In Palmer v. DeWitt (47 N. Y. 532) Judge Allen said, in part (p. 536): “ The author of a literary work or composition has, by law, a right to the first publication of it. He has a right to determine whether it shall be published at all, and if published, when, where, by whom, and in what form. This exclusive right is confined to the first publication. * * * It is said by Yates, J., in Millar v. Taylor (4 Burr, 2303, 2379), that ‘ it is certain every man has a right to keep his own sentiments, if he pleases: he has certainly a right to judge whether he will make them public, or commit them only to the sight of his friends. In that state, the manuscript is, in every sense, his peculiar property; and no man can take it from him, or make any use of it which he has not authorized, without being guilty of a violation of his property. *286And as every author or proprietor of a manuscript has a right to determine whether he will publish it or not, he has a right to the first publication; and whoever deprives him of that priority is guilty of a manifest wrong; and the court have a right to stop it.’ ” (See, also, Tompkins v. Halleck, 133 Mass. 32.)

I cannot see any distinction between this case and one where a lecturer is afforded protection against publication of his thoughts, ideas and conclusions. In Abernethy v. Hutchinson (3 L. J. Ch. 209) plaintiff, a distinguished surgeon, sought to restrain the publication in The Lancet of unpublished lectures which he had delivered in St. Bartholomew’s Hospital in London. Lord Eldon granted the injunction on the ground of breach of confidence. He said, in part, that “ When persons were admitted, as pupils or otherwise, ,to hear these lectures, although they were orally delivered, and although the parties might go to the extent, if they were able to do so, of putting down the whole by means of shorthand, yet they could do that only for the purposes of their own information, and could not publish for profit that which they had not obtained the right of selling.”

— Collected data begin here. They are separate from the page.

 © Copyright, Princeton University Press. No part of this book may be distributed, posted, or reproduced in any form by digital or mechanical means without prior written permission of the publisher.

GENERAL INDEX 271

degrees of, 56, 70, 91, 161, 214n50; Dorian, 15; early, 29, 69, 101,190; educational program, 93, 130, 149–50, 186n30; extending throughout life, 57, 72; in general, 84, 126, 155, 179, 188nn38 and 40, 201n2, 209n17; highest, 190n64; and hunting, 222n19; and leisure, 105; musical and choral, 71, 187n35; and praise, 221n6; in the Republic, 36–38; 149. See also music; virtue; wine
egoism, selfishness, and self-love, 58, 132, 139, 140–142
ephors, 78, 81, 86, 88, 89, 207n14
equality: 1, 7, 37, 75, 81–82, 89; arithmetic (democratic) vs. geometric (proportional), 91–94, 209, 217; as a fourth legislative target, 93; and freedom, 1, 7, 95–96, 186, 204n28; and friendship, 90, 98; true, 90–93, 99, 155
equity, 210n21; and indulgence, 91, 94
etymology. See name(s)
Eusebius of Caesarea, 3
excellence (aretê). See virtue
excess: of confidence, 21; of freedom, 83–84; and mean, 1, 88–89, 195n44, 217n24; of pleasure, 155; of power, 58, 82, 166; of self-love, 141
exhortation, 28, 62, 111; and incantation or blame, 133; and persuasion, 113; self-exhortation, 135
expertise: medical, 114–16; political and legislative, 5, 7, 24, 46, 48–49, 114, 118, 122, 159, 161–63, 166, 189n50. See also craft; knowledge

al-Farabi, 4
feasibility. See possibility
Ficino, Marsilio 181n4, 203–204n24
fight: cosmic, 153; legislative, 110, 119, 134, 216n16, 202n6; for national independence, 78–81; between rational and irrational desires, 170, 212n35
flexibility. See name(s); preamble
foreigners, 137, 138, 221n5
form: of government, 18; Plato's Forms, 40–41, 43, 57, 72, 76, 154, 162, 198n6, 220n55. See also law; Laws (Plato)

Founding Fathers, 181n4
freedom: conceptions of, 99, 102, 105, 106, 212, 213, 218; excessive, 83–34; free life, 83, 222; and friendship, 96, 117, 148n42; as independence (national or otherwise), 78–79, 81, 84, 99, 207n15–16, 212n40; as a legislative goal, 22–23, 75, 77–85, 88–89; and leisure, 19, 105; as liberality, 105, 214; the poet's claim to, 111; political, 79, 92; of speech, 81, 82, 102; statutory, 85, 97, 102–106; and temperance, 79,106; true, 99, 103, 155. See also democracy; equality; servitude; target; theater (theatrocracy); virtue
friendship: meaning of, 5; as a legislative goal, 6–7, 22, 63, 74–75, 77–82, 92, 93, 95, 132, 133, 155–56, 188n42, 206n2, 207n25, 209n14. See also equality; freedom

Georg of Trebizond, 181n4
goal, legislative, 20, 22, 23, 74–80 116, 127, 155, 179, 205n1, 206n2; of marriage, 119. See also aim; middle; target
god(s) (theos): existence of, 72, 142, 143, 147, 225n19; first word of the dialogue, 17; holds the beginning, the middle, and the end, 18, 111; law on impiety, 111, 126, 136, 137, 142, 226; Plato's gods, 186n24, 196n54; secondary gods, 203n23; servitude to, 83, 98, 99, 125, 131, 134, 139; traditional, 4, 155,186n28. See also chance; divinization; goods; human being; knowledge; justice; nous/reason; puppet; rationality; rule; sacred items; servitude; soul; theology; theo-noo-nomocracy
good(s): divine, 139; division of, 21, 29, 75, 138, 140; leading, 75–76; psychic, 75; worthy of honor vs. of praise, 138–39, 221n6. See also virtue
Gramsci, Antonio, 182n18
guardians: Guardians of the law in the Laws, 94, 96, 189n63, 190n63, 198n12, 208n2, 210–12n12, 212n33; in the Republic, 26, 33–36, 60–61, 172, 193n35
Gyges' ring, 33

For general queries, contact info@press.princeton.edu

It is to be noted that the effect of the complaint is to allege that, by offering to purchase the articles, the defendant induced plaintiff to disclose what she could sell, and although failing to agree on her terms defendant used her product, it being set forth that the newspaper published what was “ in substance her own composition.” This, according to the complaint, was not mere news,” nor the substance of an ordinary interview,” but “ her article,” appropriated by one who ascertained its contents under circumstances which implied that it would not be used without compensation. In this article, which the pleading shows to have been substantially copaplete when it was revealed to defendant’s representative, plaintiff had a common-law property.

I do not think that there is much "force to the argument made by defendant that the ideas expressed by plaintiff were not original. Very few literary, musical or artistic ideas are really novel.

In his discussion of the right to privacy, which appeared in 4 Harvard Law Review, page 193, Mr. Louis D. Brandéis, now a justice of the United States Supreme Court, in collaboration with Mr. Samuel D. Warren, gave careful consideration to similar questions.

The case of Bristol v. Equitable Life Assurance Society (132 N. Y. 264), relied upon by defendant, is not in point. There the plaintiff asserted that he had unfolded a certain plan of advertising to the defendant insurance society while seeking employment with iti His theory was that he was entitled to an accounting because the company had adopted the plan and by the use of it had increased *287its business. Here we have a case where defendant sought to employ plaintiff and while negotiations were pending obtained plaintiff’s views concerning the matters she was to write upon. When negotiations failed it seemed but fair to assume that there was an implied understanding that defendant was not to use, for profit, the matters which plaintiff refused to sell.

For the foregoing reasons the motion will, therefore, be denied. Settle order.